10---No caso de assim não se entender, então deve a Apelante receber sempre uma quantia igual ao valor de 875,00€, tendo em consideração as despesas referidas em 5.
11--- O Tribunal a quo violou as disposições dos artigos 58º n.1 e 59º n.º1 a) e 2 a) da
CRP e 70º do Código Civil e art. 239º n.º3 alínea b) subalínea i) do CIRE.
Nestes termos e, nos demais que V.ªs Ex.ªs doutamente suprirão, deve o presente recurso ser julgado provado e procedente, e, em consequência, deve a sentença ora em crise ser revogada, e ser determinado o levantamento da apreensão de 1/3 do vencimento da Apelante.
Se V.Ex.ª assim não entender, deve a Apelante receber sempre uma quantia igual ao valor de 875,00€.
Assim se fazendo, se fará, como habitualmente, JUSTIÇA
Não foram apresentadas contra-alegações.
A questão suscitada consiste em saber se da norma do artº 239º nº3 b), (i) do CIRE resulta que a dedução, para sustento do devedor, ao rendimento disponível, terá de corresponder a três vezes o salário mínimo nacional.
São os seguintes os factos a considerar:
1- Rosa …. apresentou-se à insolvência em 29.04.2010, tendo no respectivo requerimento deduzido pedido de exoneração do passivo restante- cfr. fls. 5 e ss dos autos.
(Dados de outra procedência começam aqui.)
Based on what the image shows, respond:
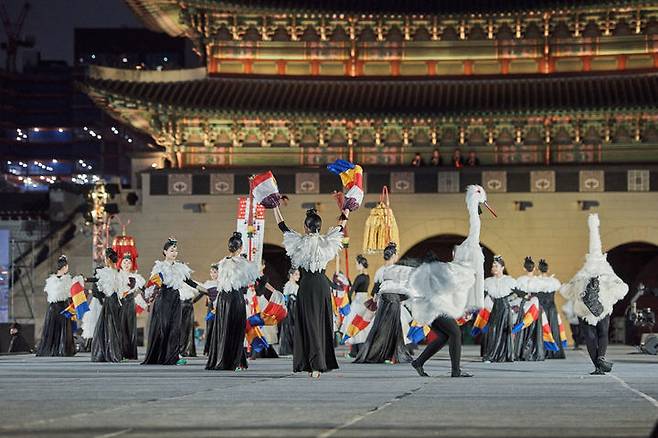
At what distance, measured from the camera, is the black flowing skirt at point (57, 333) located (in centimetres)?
2683

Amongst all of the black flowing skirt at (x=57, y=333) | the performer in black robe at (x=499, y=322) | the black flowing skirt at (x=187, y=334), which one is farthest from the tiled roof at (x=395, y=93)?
the performer in black robe at (x=499, y=322)

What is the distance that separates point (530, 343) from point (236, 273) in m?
7.36

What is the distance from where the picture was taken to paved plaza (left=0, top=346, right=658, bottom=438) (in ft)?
31.1

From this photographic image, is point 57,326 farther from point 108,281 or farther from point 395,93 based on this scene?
point 395,93

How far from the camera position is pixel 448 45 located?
3697 cm

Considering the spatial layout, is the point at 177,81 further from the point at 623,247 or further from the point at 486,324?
the point at 486,324

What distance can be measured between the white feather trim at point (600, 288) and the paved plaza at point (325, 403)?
0.82 meters

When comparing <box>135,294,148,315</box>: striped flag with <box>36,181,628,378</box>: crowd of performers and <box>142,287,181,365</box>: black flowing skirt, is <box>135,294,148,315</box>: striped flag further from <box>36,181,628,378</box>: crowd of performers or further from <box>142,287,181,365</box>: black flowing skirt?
<box>142,287,181,365</box>: black flowing skirt

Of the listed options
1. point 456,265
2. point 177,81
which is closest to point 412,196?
point 177,81

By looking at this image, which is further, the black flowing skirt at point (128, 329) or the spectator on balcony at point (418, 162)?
the spectator on balcony at point (418, 162)

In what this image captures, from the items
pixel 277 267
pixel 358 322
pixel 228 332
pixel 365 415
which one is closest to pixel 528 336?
pixel 358 322

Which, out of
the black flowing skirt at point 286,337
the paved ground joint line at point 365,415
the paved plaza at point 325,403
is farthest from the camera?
the black flowing skirt at point 286,337

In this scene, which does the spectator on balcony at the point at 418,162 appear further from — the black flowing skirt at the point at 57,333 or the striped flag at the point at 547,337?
the black flowing skirt at the point at 57,333

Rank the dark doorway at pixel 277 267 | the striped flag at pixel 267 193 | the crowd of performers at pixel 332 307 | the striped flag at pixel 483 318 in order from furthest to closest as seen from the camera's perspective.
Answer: the dark doorway at pixel 277 267 → the striped flag at pixel 483 318 → the striped flag at pixel 267 193 → the crowd of performers at pixel 332 307
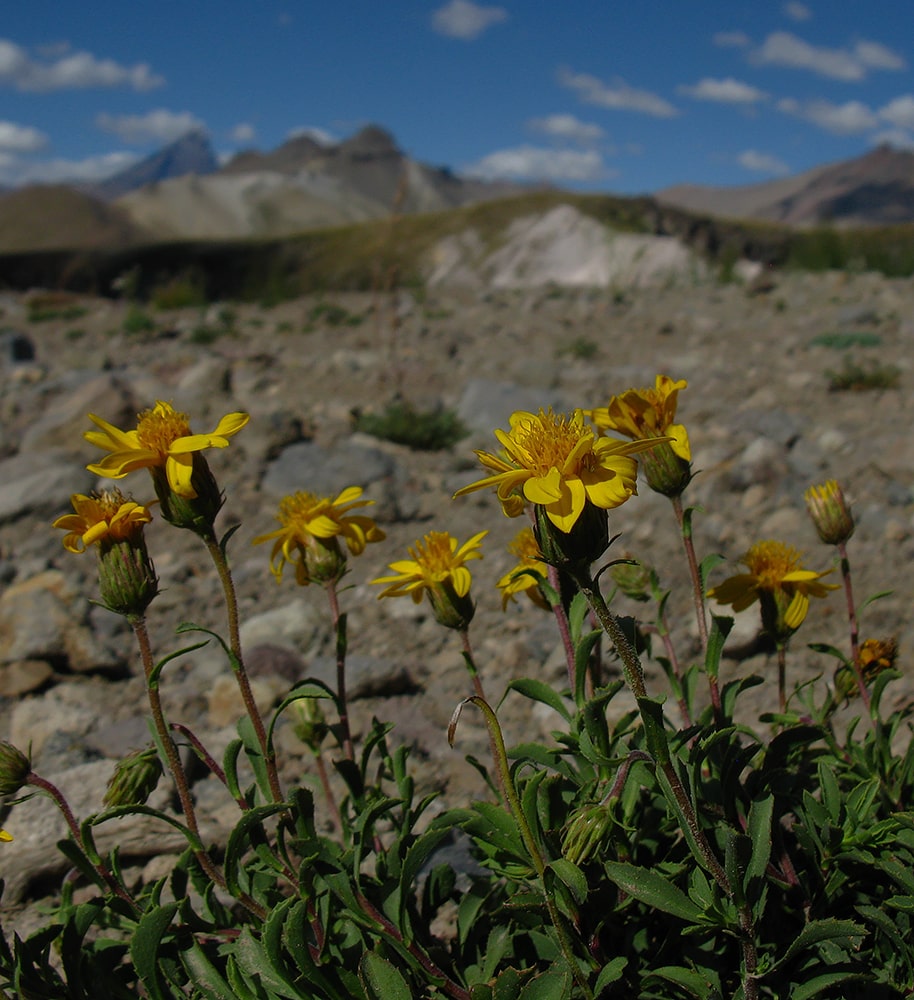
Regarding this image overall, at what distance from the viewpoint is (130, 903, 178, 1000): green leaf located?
1.73 metres

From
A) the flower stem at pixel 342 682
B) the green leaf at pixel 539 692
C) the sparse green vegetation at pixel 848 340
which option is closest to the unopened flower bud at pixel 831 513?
the green leaf at pixel 539 692

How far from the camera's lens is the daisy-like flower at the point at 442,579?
6.70ft

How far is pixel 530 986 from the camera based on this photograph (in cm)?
160

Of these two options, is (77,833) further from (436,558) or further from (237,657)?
(436,558)

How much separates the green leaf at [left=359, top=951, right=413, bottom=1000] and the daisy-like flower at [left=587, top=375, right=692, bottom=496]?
115 cm

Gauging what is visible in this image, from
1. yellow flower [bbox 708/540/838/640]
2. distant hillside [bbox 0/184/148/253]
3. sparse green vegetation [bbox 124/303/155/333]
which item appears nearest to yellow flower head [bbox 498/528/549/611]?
yellow flower [bbox 708/540/838/640]

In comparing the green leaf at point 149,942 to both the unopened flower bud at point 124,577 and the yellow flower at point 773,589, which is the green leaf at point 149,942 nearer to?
the unopened flower bud at point 124,577

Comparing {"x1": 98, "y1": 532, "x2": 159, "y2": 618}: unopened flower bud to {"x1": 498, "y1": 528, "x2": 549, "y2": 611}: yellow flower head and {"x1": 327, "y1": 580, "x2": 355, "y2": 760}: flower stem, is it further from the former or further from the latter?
{"x1": 498, "y1": 528, "x2": 549, "y2": 611}: yellow flower head

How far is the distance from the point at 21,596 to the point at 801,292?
937cm

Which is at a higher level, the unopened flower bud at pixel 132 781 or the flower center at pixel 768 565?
the flower center at pixel 768 565

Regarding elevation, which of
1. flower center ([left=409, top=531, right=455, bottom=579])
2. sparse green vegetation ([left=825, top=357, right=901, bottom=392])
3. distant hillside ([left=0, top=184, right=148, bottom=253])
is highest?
distant hillside ([left=0, top=184, right=148, bottom=253])

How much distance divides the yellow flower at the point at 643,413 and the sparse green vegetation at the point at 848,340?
5.95 m

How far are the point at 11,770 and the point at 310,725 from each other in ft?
2.26

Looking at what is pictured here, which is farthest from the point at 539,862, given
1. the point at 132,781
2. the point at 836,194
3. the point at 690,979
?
the point at 836,194
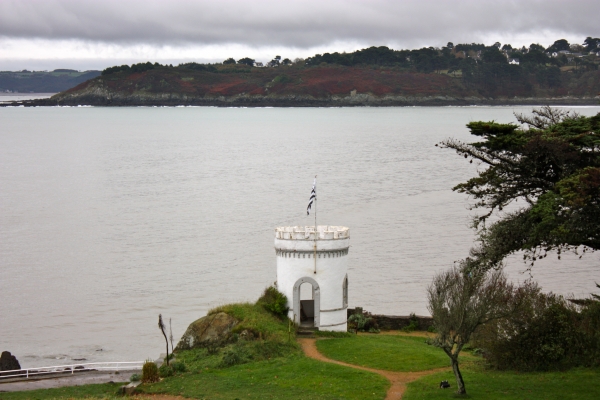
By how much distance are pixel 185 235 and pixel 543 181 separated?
1627 inches

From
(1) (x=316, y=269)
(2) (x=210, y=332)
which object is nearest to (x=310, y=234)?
(1) (x=316, y=269)

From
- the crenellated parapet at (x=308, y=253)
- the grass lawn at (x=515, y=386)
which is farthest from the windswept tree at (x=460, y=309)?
the crenellated parapet at (x=308, y=253)

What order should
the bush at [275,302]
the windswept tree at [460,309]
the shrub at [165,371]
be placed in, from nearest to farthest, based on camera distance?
the windswept tree at [460,309]
the shrub at [165,371]
the bush at [275,302]

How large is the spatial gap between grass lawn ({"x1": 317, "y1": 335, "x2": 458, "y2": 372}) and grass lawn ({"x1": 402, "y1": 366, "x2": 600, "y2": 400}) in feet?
4.78

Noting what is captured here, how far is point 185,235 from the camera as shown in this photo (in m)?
65.1

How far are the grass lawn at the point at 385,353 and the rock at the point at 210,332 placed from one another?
336cm

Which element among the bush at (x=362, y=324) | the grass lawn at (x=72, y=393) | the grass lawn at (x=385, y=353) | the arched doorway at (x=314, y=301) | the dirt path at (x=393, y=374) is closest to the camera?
the dirt path at (x=393, y=374)

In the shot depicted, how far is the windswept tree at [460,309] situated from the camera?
82.5 feet

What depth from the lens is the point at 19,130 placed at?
199 meters

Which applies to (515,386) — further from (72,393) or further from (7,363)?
(7,363)

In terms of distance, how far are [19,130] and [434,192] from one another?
139m

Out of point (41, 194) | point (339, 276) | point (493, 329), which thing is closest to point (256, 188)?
point (41, 194)

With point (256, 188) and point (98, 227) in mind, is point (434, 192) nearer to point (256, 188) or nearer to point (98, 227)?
point (256, 188)

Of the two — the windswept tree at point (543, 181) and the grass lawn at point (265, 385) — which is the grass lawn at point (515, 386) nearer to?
the grass lawn at point (265, 385)
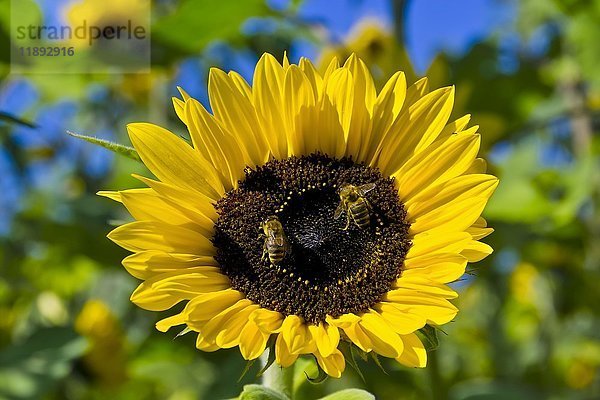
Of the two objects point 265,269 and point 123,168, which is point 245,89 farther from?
point 123,168

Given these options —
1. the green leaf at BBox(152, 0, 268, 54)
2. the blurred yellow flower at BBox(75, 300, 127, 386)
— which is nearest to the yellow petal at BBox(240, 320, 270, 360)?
the green leaf at BBox(152, 0, 268, 54)

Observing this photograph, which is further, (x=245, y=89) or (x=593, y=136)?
(x=593, y=136)

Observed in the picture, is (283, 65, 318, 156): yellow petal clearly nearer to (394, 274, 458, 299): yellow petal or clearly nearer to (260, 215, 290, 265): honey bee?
(260, 215, 290, 265): honey bee

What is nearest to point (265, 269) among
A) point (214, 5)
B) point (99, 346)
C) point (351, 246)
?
point (351, 246)

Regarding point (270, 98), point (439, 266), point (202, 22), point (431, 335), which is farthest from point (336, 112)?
point (202, 22)

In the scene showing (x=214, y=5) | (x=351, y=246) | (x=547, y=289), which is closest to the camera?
(x=351, y=246)

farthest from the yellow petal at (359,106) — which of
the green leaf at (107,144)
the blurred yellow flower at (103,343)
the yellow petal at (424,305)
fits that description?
the blurred yellow flower at (103,343)
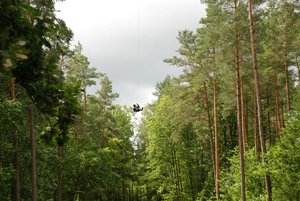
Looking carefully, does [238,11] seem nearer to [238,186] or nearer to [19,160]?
[238,186]

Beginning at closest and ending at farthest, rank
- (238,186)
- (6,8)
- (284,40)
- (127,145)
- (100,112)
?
1. (6,8)
2. (238,186)
3. (284,40)
4. (100,112)
5. (127,145)

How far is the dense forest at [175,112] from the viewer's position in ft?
11.9

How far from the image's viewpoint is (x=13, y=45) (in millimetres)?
2662

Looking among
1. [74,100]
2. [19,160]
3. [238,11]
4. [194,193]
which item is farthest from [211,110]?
[74,100]

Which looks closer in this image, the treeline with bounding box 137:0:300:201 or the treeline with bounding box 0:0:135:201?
the treeline with bounding box 0:0:135:201

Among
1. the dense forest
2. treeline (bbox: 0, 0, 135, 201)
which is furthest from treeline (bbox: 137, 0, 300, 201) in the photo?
treeline (bbox: 0, 0, 135, 201)

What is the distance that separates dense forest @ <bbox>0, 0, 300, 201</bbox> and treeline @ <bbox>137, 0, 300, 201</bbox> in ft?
0.23

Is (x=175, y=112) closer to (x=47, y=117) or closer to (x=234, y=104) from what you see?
(x=234, y=104)

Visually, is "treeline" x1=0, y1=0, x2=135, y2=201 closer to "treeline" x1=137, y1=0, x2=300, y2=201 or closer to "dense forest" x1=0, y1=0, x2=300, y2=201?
"dense forest" x1=0, y1=0, x2=300, y2=201

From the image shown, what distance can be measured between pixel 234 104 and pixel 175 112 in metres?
4.85

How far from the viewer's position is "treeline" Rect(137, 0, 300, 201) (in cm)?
1925

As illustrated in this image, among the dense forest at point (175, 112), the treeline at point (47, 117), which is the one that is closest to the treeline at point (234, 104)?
the dense forest at point (175, 112)

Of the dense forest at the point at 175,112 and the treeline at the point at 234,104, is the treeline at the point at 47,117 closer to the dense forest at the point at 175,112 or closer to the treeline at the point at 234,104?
the dense forest at the point at 175,112

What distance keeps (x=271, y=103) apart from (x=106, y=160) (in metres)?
14.6
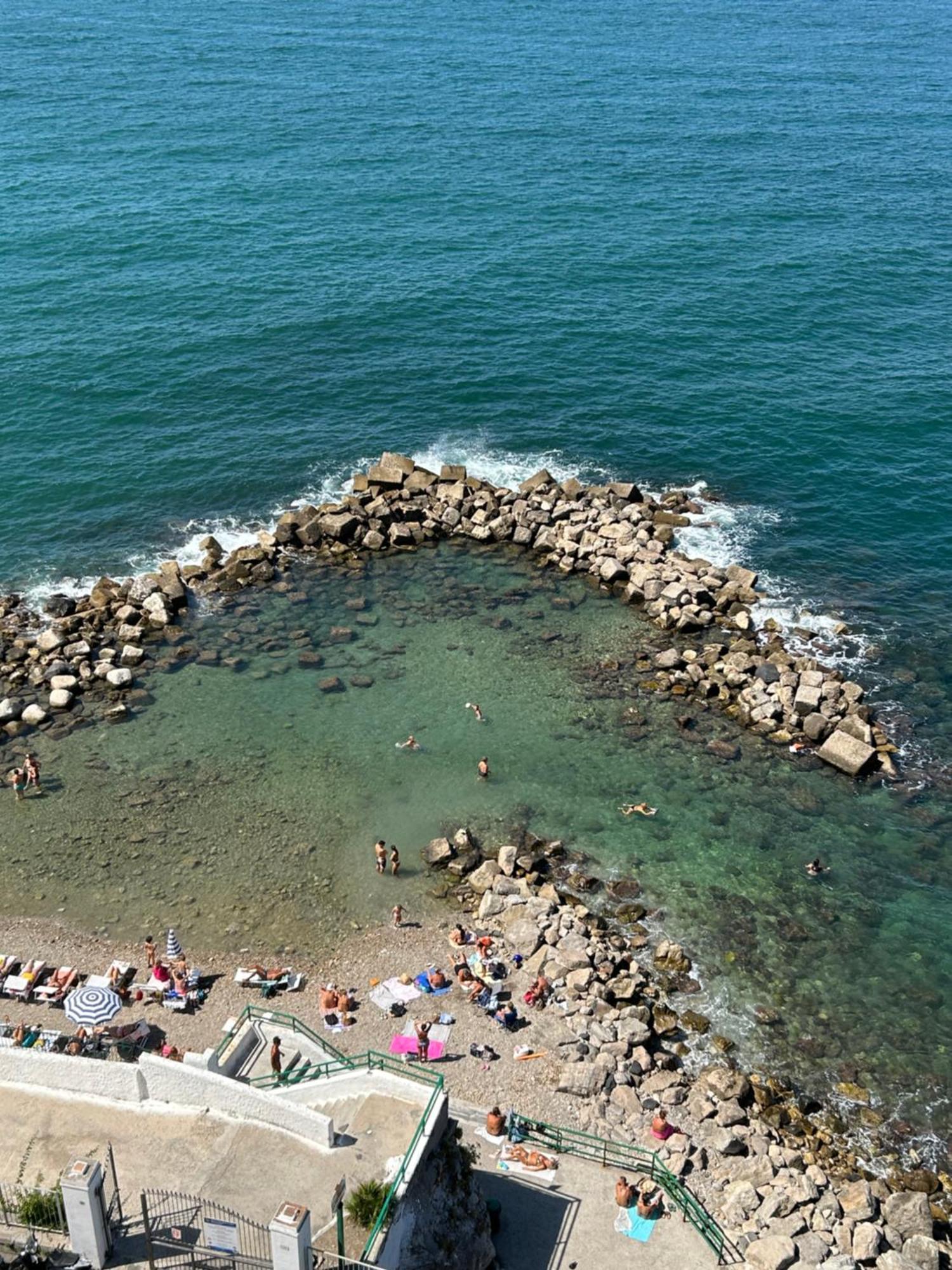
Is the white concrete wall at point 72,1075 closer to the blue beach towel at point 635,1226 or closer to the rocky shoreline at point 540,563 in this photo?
the blue beach towel at point 635,1226

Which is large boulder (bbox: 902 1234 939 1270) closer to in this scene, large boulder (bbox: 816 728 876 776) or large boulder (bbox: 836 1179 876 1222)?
large boulder (bbox: 836 1179 876 1222)

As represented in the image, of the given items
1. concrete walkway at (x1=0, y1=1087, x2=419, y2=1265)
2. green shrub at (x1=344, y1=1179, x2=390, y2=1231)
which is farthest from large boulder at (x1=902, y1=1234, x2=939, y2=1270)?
green shrub at (x1=344, y1=1179, x2=390, y2=1231)

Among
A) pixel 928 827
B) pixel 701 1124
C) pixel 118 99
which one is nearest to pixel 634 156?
pixel 118 99

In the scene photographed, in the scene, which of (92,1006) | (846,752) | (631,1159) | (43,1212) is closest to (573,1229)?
(631,1159)

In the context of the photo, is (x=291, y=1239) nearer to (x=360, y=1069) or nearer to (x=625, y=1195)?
(x=360, y=1069)

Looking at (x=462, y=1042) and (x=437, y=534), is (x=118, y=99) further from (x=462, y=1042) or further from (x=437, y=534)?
(x=462, y=1042)
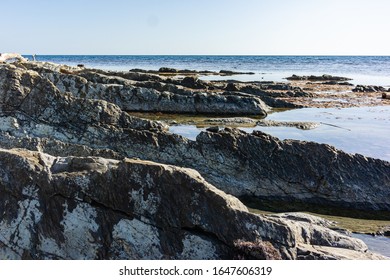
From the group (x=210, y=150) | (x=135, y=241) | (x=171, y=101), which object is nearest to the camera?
(x=135, y=241)

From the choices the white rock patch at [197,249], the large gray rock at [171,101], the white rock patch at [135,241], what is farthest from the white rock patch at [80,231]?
the large gray rock at [171,101]

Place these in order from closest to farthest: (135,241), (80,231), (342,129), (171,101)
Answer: (135,241)
(80,231)
(342,129)
(171,101)

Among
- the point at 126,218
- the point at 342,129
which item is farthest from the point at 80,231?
the point at 342,129

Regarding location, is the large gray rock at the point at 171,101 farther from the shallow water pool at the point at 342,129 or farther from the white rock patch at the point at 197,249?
the white rock patch at the point at 197,249

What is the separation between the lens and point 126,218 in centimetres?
868

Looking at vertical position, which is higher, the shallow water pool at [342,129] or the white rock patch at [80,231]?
the white rock patch at [80,231]

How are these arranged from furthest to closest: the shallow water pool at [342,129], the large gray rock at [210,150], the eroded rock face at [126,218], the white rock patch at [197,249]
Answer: the shallow water pool at [342,129] → the large gray rock at [210,150] → the eroded rock face at [126,218] → the white rock patch at [197,249]

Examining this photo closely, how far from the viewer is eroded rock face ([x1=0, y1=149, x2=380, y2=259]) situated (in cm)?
838

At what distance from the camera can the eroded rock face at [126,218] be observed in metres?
8.38

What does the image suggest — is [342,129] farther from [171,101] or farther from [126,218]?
[126,218]

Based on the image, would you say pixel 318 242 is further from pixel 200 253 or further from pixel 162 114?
pixel 162 114

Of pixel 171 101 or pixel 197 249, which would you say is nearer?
pixel 197 249
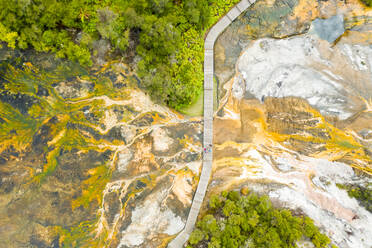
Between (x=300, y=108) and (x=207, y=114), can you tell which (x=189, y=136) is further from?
(x=300, y=108)

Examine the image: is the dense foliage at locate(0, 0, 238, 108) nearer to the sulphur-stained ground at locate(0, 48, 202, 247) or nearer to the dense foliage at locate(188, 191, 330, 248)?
the sulphur-stained ground at locate(0, 48, 202, 247)

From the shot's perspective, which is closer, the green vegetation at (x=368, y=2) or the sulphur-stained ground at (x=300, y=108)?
the sulphur-stained ground at (x=300, y=108)

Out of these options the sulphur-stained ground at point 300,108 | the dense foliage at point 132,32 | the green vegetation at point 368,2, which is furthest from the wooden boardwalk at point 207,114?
the green vegetation at point 368,2

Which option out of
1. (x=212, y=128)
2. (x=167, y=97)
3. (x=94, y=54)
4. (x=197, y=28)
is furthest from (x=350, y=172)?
(x=94, y=54)

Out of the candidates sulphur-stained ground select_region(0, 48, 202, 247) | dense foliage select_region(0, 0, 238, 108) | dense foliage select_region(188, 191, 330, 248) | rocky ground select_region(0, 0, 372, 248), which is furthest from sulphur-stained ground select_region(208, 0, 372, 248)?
sulphur-stained ground select_region(0, 48, 202, 247)

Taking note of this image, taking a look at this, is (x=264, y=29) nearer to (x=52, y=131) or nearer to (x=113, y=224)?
(x=52, y=131)

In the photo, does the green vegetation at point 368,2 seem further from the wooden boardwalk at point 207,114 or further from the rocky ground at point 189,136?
the wooden boardwalk at point 207,114

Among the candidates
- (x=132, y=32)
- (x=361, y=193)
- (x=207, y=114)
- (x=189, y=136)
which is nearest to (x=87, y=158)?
(x=189, y=136)
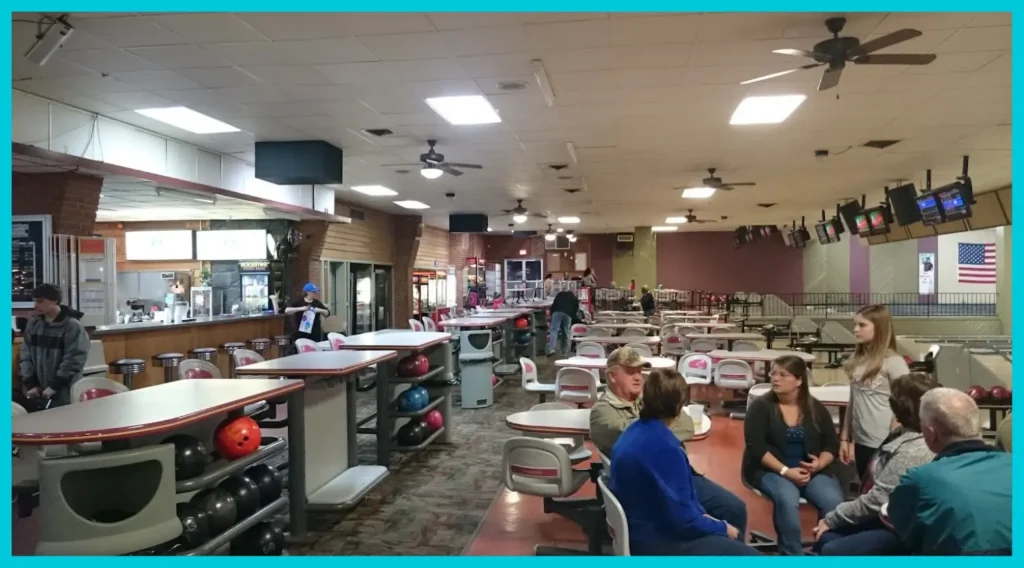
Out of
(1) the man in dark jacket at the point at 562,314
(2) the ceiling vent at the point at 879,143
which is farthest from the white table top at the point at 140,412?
(1) the man in dark jacket at the point at 562,314

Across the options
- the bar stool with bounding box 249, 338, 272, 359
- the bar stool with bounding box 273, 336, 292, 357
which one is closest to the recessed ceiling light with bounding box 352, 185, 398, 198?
the bar stool with bounding box 273, 336, 292, 357

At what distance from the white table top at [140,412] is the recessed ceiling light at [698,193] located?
8.52 m

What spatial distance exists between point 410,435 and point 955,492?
4424mm

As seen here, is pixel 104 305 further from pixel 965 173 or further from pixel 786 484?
pixel 965 173

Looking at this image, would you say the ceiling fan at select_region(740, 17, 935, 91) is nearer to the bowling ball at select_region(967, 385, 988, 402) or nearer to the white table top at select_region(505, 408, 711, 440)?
the white table top at select_region(505, 408, 711, 440)

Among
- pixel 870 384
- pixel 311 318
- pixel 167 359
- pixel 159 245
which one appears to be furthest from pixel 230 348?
pixel 870 384

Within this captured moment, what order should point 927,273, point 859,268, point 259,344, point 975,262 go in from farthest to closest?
point 927,273, point 975,262, point 859,268, point 259,344

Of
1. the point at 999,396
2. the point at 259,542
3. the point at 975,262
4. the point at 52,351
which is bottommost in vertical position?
the point at 259,542

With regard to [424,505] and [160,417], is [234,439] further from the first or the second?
[424,505]

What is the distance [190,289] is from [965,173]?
10780 millimetres

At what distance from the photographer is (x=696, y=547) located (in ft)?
8.76

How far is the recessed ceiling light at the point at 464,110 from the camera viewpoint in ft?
18.7

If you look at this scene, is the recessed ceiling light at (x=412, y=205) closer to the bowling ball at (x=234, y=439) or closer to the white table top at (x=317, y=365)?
the white table top at (x=317, y=365)

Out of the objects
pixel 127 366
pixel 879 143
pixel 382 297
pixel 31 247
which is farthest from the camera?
pixel 382 297
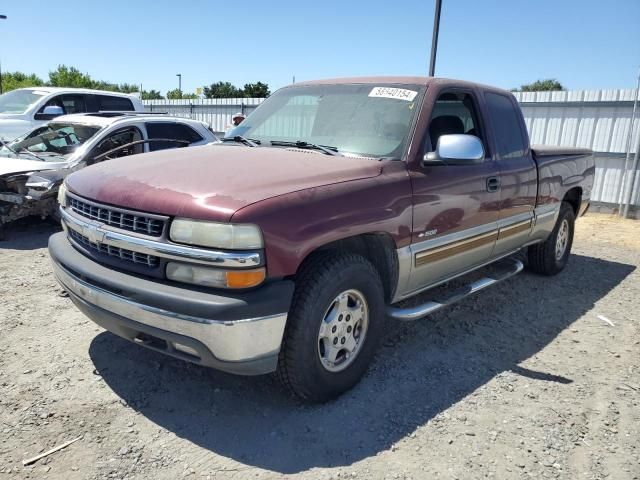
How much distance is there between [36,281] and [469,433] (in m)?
4.24

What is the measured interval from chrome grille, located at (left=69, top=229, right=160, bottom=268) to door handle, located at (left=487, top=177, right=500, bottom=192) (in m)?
2.66

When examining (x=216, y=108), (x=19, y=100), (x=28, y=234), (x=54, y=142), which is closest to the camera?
(x=28, y=234)

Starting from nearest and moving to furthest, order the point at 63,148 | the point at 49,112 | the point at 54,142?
the point at 63,148 → the point at 54,142 → the point at 49,112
2- A insolvente nasceu a 13.01.1954 e ficou viúva em 09.08.2008-cfr. 13 a 19.
3- A insolvente é auxiliar da acção médica no Centro Hospitalar do Alto Ave, EPE, actividade de onde retira mensalmente, aproximadamente, cerca de €1.000,00 líquidos-cfr. fls. 109, 110 e 112.
4- A insolvente tem os problemas de saúde melhor descritos a fls.94 a 97, para cujo teor se remete, problemas estes que lhe acarretam despesas com a aquisição de medicamentos-cfr. fls.97 a 102 dos autos.
5- Na presente insolvência foi apreendido um prédio avaliado em €101.539,88, nos termos melhor constantes de fls. 3 do Apenso A, para cujo teor se remete.
6- A maior parte das dívidas da insolvente prendem-se com a sociedade “Sampaio……, Ldª”, na qual o seu falecido marido era sócio, tendo a insolvente avalizado títulos bancários para concessão de crédito a esta sociedade por parte “Caixa Económica Montepio Geral”-cfr. fls.77 e reclamação de créditos apresentada por este credor.
7- A insolvente não tem antecedentes criminais pela prática dos crimes p. e p. pelos artigos 227.º a 229.º, do Cód. Penal-cfr. fls. 88, cujo teor aqui se dá por integralmente reproduzido.